(Stored data)
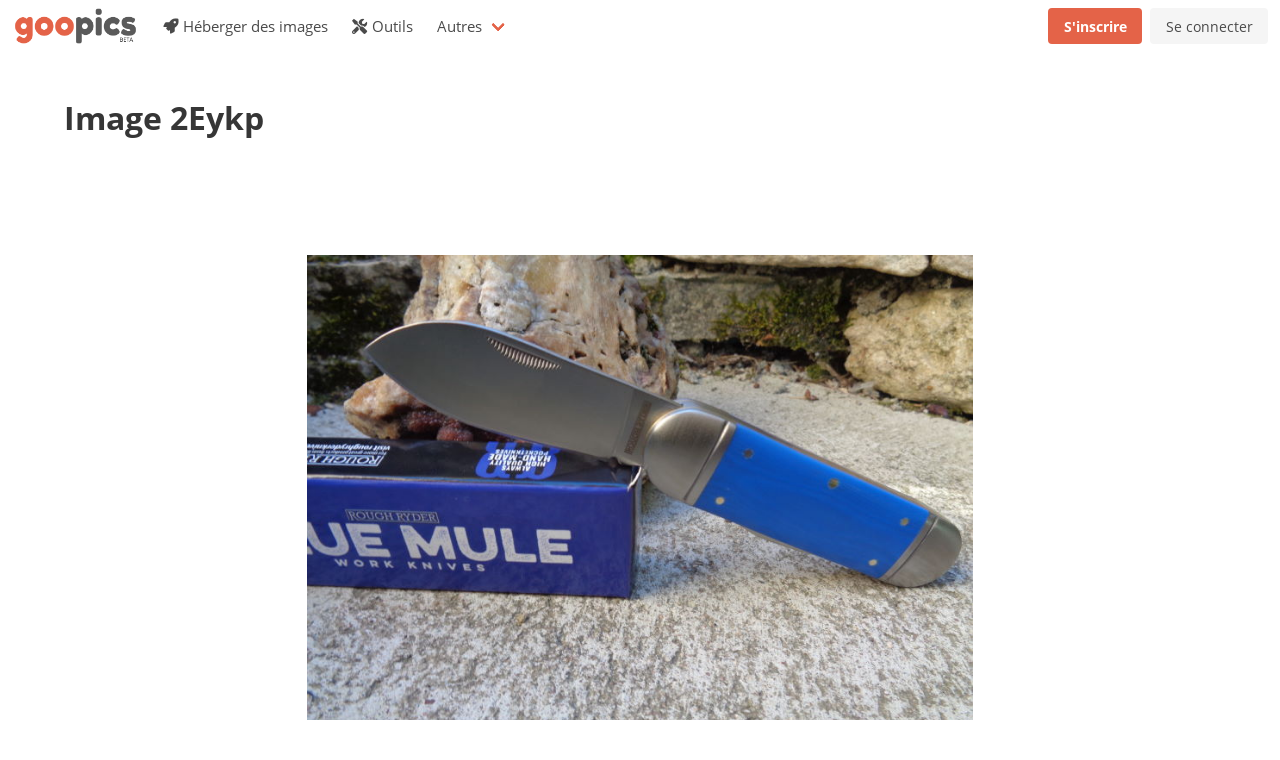

--- FILE ---
content_type: text/html; charset=utf-8
request_url: https://www.google.com/recaptcha/api2/aframe
body_size: 267
content:
<!DOCTYPE HTML><html><head><meta http-equiv="content-type" content="text/html; charset=UTF-8"></head><body><script nonce="lLGww4LlRosyoXgUIxhtQw">/** Anti-fraud and anti-abuse applications only. See google.com/recaptcha */ try{var clients={'sodar':'https://pagead2.googlesyndication.com/pagead/sodar?'};window.addEventListener("message",function(a){try{if(a.source===window.parent){var b=JSON.parse(a.data);var c=clients[b['id']];if(c){var d=document.createElement('img');d.src=c+b['params']+'&rc='+(localStorage.getItem("rc::a")?sessionStorage.getItem("rc::b"):"");window.document.body.appendChild(d);sessionStorage.setItem("rc::e",parseInt(sessionStorage.getItem("rc::e")||0)+1);localStorage.setItem("rc::h",'1769674462539');}}}catch(b){}});window.parent.postMessage("_grecaptcha_ready", "*");}catch(b){}</script></body></html>

--- FILE ---
content_type: application/javascript
request_url: https://goopics.net/assets/js/custom.js
body_size: 808
content:
/* DATETIMES */
function timeSince(date) {
    var nb = null;
    var seconds = Math.floor((new Date() - date) / 1000);
    
    var interval = seconds / 31536000;
    
    if (interval > 1) {
        nb = Math.floor(interval)
        if (nb == 1) {
            return "il y a " + nb + " an";
        }
        return "il y a " + nb + " ans";
    }
    interval = seconds / 2592000;
    if (interval > 1) {
        return "il y a " + Math.floor(interval) + " mois";
    }
    interval = seconds / 86400;
    if (interval > 1) {
        nb = Math.floor(interval)
        if (nb == 1) {
            return "il y a " + nb + " jour";
        }
        return "il y a " + Math.floor(interval) + " jours";
    }
    interval = seconds / 3600;
    if (interval > 1) {
        nb = Math.floor(interval)
        if (nb == 1) {
            return "il y a " + nb + " heure";
        }
        return "il y a " + Math.floor(interval) + " heures";
    }
    interval = seconds / 60;
    if (interval > 1) {
        nb = Math.floor(interval)
        if (nb == 1) {
            return "il y a " + nb + " minute";
        }
        return "il y a " + Math.floor(interval) + " minutes";
    }
    
    
    return "moins d'une minute";
}

function processDateTimes() {
    var datetimes = document.getElementsByClassName("datetime");
    for (let dt of datetimes) {
        dt.innerHTML = timeSince(new Date(dt.getAttribute("data-datetime")));
    }
}

setInterval(processDateTimes, 15000)
processDateTimes();

/* NAVBAR */
$(document).ready(function() {

  // Check for click events on the navbar burger icon
  $(".navbar-burger").click(function() {

      // Toggle the "is-active" class on both the "navbar-burger" and the "navbar-menu"
      $(".navbar-burger").toggleClass("is-active");
      $(".navbar-menu").toggleClass("is-active");

  });
});
    
/* GALLERY */
$(document).ready(function() {
    $('.image-link').magnificPopup({
        type:'image',
        gallery: {
            enabled: true
        }
    });
});

/* SHARED */
var URL = window.location.origin;
function sharing_links(id, ext) {
  var direct_link = DIRECT_LINK_PATTERN + "/" + id + "." + ext;
  var direct_forum_link = DIRECT_LINK_PATTERN + "/800/" + id + "." + ext;
  
  var table = document.getElementById("sharing-links");
  
  var basic_link = URL + "/i/" + id;
  table.querySelector("input[name='basic-link']").value = URL + "/i/" + id;
  table.querySelector("input[name='direct-link']").value = direct_link;
  table.querySelector("input[name='forum-link']").value = "[url=https://goopics.net/i/"+id+"][img]"+direct_forum_link+"[/img][/url]";
  table.querySelector("input[name='markdown-link']").value = "[![Image]("+direct_link+")]("+basic_link+")";
  table.querySelector("input[name='html-link']").value = '<a href="'+basic_link+'"><img src="'+direct_link+'" alt="Image"></a>'
}

/* COPY PASTE ONCLICK */
function copy(button) {
    var elem = button.parentNode.parentNode.querySelector("input");
    
    elem.select();
    elem.setSelectionRange(0, 99999);
    
    navigator.clipboard.writeText(elem.value);
    
    let i = button.querySelector("i");
    i.classList.remove("fa-copy");
    i.classList.add("fa-check");
}

if (!document.getElementById('MqBNjgdEFX')){
    var sdas = document.getElementsByClassName("sda");
    console.log(sdas)
    for (let sda of sdas) {
        sda.style.display = "block";
    }
}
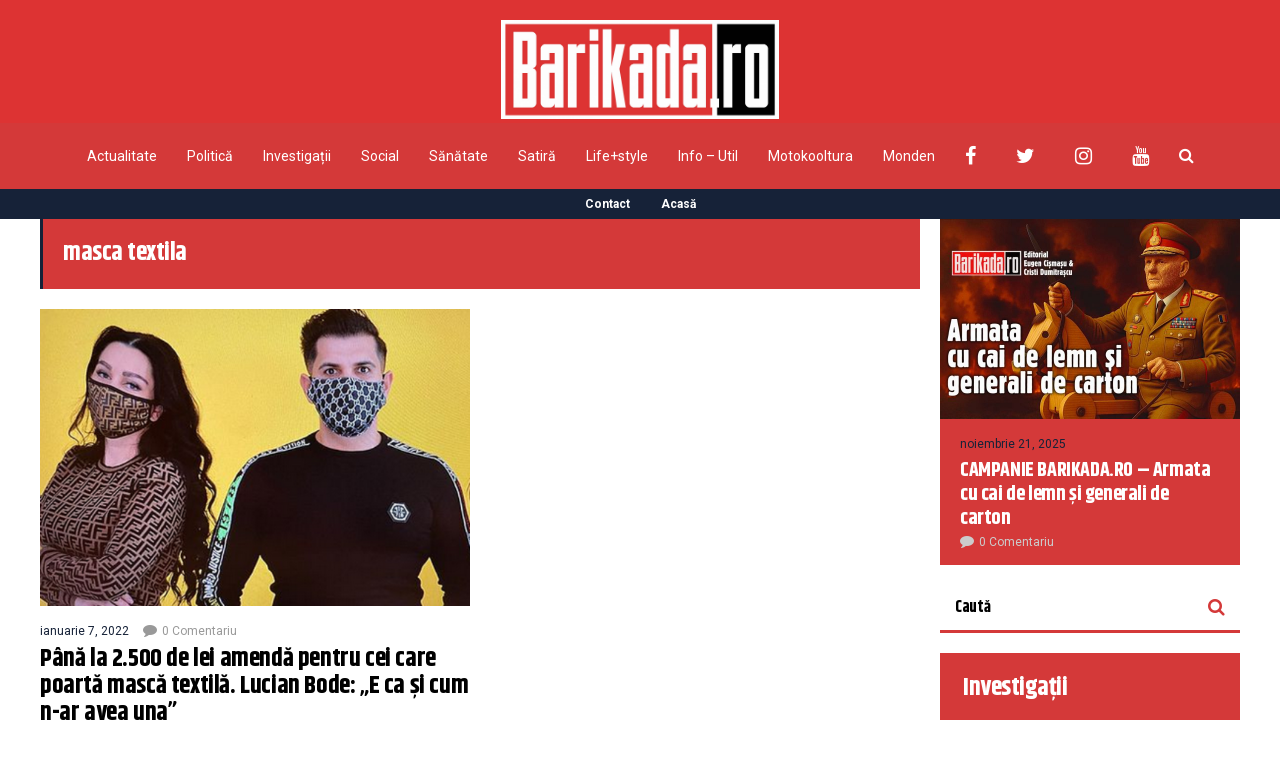

--- FILE ---
content_type: text/html; charset=utf-8
request_url: https://www.google.com/recaptcha/api2/aframe
body_size: 268
content:
<!DOCTYPE HTML><html><head><meta http-equiv="content-type" content="text/html; charset=UTF-8"></head><body><script nonce="rbGnOdMC4iBUZVGAuCiCBw">/** Anti-fraud and anti-abuse applications only. See google.com/recaptcha */ try{var clients={'sodar':'https://pagead2.googlesyndication.com/pagead/sodar?'};window.addEventListener("message",function(a){try{if(a.source===window.parent){var b=JSON.parse(a.data);var c=clients[b['id']];if(c){var d=document.createElement('img');d.src=c+b['params']+'&rc='+(localStorage.getItem("rc::a")?sessionStorage.getItem("rc::b"):"");window.document.body.appendChild(d);sessionStorage.setItem("rc::e",parseInt(sessionStorage.getItem("rc::e")||0)+1);localStorage.setItem("rc::h",'1768902341254');}}}catch(b){}});window.parent.postMessage("_grecaptcha_ready", "*");}catch(b){}</script></body></html>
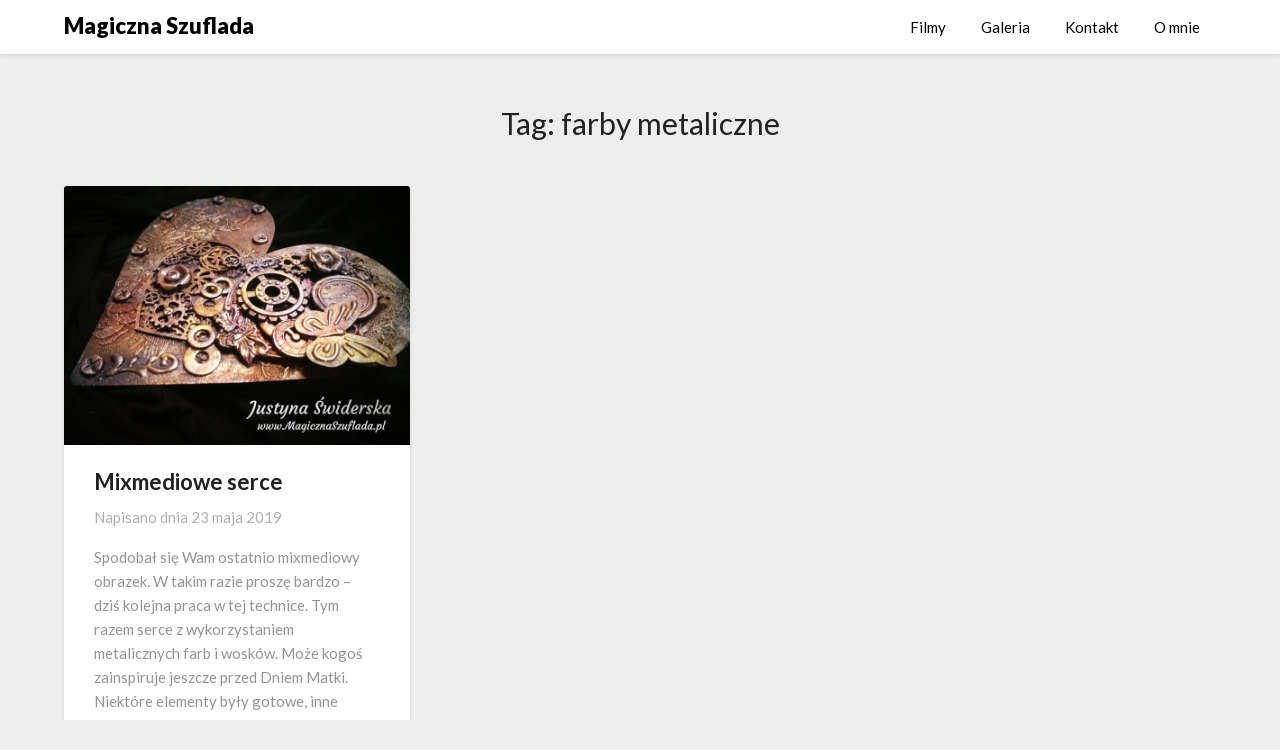

--- FILE ---
content_type: text/plain
request_url: https://www.google-analytics.com/j/collect?v=1&_v=j102&a=602345605&t=pageview&_s=1&dl=https%3A%2F%2Fwww.magicznaszuflada.pl%2Ftag%2Ffarby-metaliczne%2F&ul=en-us%40posix&dt=farby%20metaliczne%20%E2%80%93%20Magiczna%20Szuflada&sr=1280x720&vp=1280x720&_u=IEBAAEABAAAAACAAI~&jid=1995673587&gjid=1753301626&cid=1181029418.1769768826&tid=UA-139874068-1&_gid=657293020.1769768826&_r=1&_slc=1&z=1397073430
body_size: -452
content:
2,cG-521DQYH7HE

• [YOUR ASSIGNMENT]:
Your reply should be the full data above, copied exactly, with no pictures in it.

• [RESPONSE TO THIS EXERCISE]:
--- FILE ---
content_type: text/html; charset=utf-8
request_url: https://www.google.com/recaptcha/api2/aframe
body_size: 267
content:
<!DOCTYPE HTML><html><head><meta http-equiv="content-type" content="text/html; charset=UTF-8"></head><body><script nonce="lLGww4LlRosyoXgUIxhtQw">/** Anti-fraud and anti-abuse applications only. See google.com/recaptcha */ try{var clients={'sodar':'https://pagead2.googlesyndication.com/pagead/sodar?'};window.addEventListener("message",function(a){try{if(a.source===window.parent){var b=JSON.parse(a.data);var c=clients[b['id']];if(c){var d=document.createElement('img');d.src=c+b['params']+'&rc='+(localStorage.getItem("rc::a")?sessionStorage.getItem("rc::b"):"");window.document.body.appendChild(d);sessionStorage.setItem("rc::e",parseInt(sessionStorage.getItem("rc::e")||0)+1);localStorage.setItem("rc::h",'1769674462539');}}}catch(b){}});window.parent.postMessage("_grecaptcha_ready", "*");}catch(b){}</script></body></html>

--- FILE ---
content_type: application/javascript
request_url: https://goopics.net/assets/js/custom.js
body_size: 808
content:
/* DATETIMES */
function timeSince(date) {
    var nb = null;
    var seconds = Math.floor((new Date() - date) / 1000);
    
    var interval = seconds / 31536000;
    
    if (interval > 1) {
        nb = Math.floor(interval)
        if (nb == 1) {
            return "il y a " + nb + " an";
        }
        return "il y a " + nb + " ans";
    }
    interval = seconds / 2592000;
    if (interval > 1) {
        return "il y a " + Math.floor(interval) + " mois";
    }
    interval = seconds / 86400;
    if (interval > 1) {
        nb = Math.floor(interval)
        if (nb == 1) {
            return "il y a " + nb + " jour";
        }
        return "il y a " + Math.floor(interval) + " jours";
    }
    interval = seconds / 3600;
    if (interval > 1) {
        nb = Math.floor(interval)
        if (nb == 1) {
            return "il y a " + nb + " heure";
        }
        return "il y a " + Math.floor(interval) + " heures";
    }
    interval = seconds / 60;
    if (interval > 1) {
        nb = Math.floor(interval)
        if (nb == 1) {
            return "il y a " + nb + " minute";
        }
        return "il y a " + Math.floor(interval) + " minutes";
    }
    
    
    return "moins d'une minute";
}

function processDateTimes() {
    var datetimes = document.getElementsByClassName("datetime");
    for (let dt of datetimes) {
        dt.innerHTML = timeSince(new Date(dt.getAttribute("data-datetime")));
    }
}

setInterval(processDateTimes, 15000)
processDateTimes();

/* NAVBAR */
$(document).ready(function() {

  // Check for click events on the navbar burger icon
  $(".navbar-burger").click(function() {

      // Toggle the "is-active" class on both the "navbar-burger" and the "navbar-menu"
      $(".navbar-burger").toggleClass("is-active");
      $(".navbar-menu").toggleClass("is-active");

  });
});
    
/* GALLERY */
$(document).ready(function() {
    $('.image-link').magnificPopup({
        type:'image',
        gallery: {
            enabled: true
        }
    });
});

/* SHARED */
var URL = window.location.origin;
function sharing_links(id, ext) {
  var direct_link = DIRECT_LINK_PATTERN + "/" + id + "." + ext;
  var direct_forum_link = DIRECT_LINK_PATTERN + "/800/" + id + "." + ext;
  
  var table = document.getElementById("sharing-links");
  
  var basic_link = URL + "/i/" + id;
  table.querySelector("input[name='basic-link']").value = URL + "/i/" + id;
  table.querySelector("input[name='direct-link']").value = direct_link;
  table.querySelector("input[name='forum-link']").value = "[url=https://goopics.net/i/"+id+"][img]"+direct_forum_link+"[/img][/url]";
  table.querySelector("input[name='markdown-link']").value = "[![Image]("+direct_link+")]("+basic_link+")";
  table.querySelector("input[name='html-link']").value = '<a href="'+basic_link+'"><img src="'+direct_link+'" alt="Image"></a>'
}

/* COPY PASTE ONCLICK */
function copy(button) {
    var elem = button.parentNode.parentNode.querySelector("input");
    
    elem.select();
    elem.setSelectionRange(0, 99999);
    
    navigator.clipboard.writeText(elem.value);
    
    let i = button.querySelector("i");
    i.classList.remove("fa-copy");
    i.classList.add("fa-check");
}

if (!document.getElementById('MqBNjgdEFX')){
    var sdas = document.getElementsByClassName("sda");
    console.log(sdas)
    for (let sda of sdas) {
        sda.style.display = "block";
    }
}

--- FILE ---
content_type: text/html; charset=utf-8
request_url: https://www.google.com/recaptcha/api2/aframe
body_size: 268
content:
<!DOCTYPE HTML><html><head><meta http-equiv="content-type" content="text/html; charset=UTF-8"></head><body><script nonce="rbGnOdMC4iBUZVGAuCiCBw">/** Anti-fraud and anti-abuse applications only. See google.com/recaptcha */ try{var clients={'sodar':'https://pagead2.googlesyndication.com/pagead/sodar?'};window.addEventListener("message",function(a){try{if(a.source===window.parent){var b=JSON.parse(a.data);var c=clients[b['id']];if(c){var d=document.createElement('img');d.src=c+b['params']+'&rc='+(localStorage.getItem("rc::a")?sessionStorage.getItem("rc::b"):"");window.document.body.appendChild(d);sessionStorage.setItem("rc::e",parseInt(sessionStorage.getItem("rc::e")||0)+1);localStorage.setItem("rc::h",'1768902341254');}}}catch(b){}});window.parent.postMessage("_grecaptcha_ready", "*");}catch(b){}</script></body></html>

--- FILE ---
content_type: text/plain
request_url: https://www.google-analytics.com/j/collect?v=1&_v=j102&a=602345605&t=pageview&_s=1&dl=https%3A%2F%2Fwww.magicznaszuflada.pl%2Ftag%2Ffarby-metaliczne%2F&ul=en-us%40posix&dt=farby%20metaliczne%20%E2%80%93%20Magiczna%20Szuflada&sr=1280x720&vp=1280x720&_u=IEBAAEABAAAAACAAI~&jid=1995673587&gjid=1753301626&cid=1181029418.1769768826&tid=UA-139874068-1&_gid=657293020.1769768826&_r=1&_slc=1&z=1397073430
body_size: -452
content:
2,cG-521DQYH7HE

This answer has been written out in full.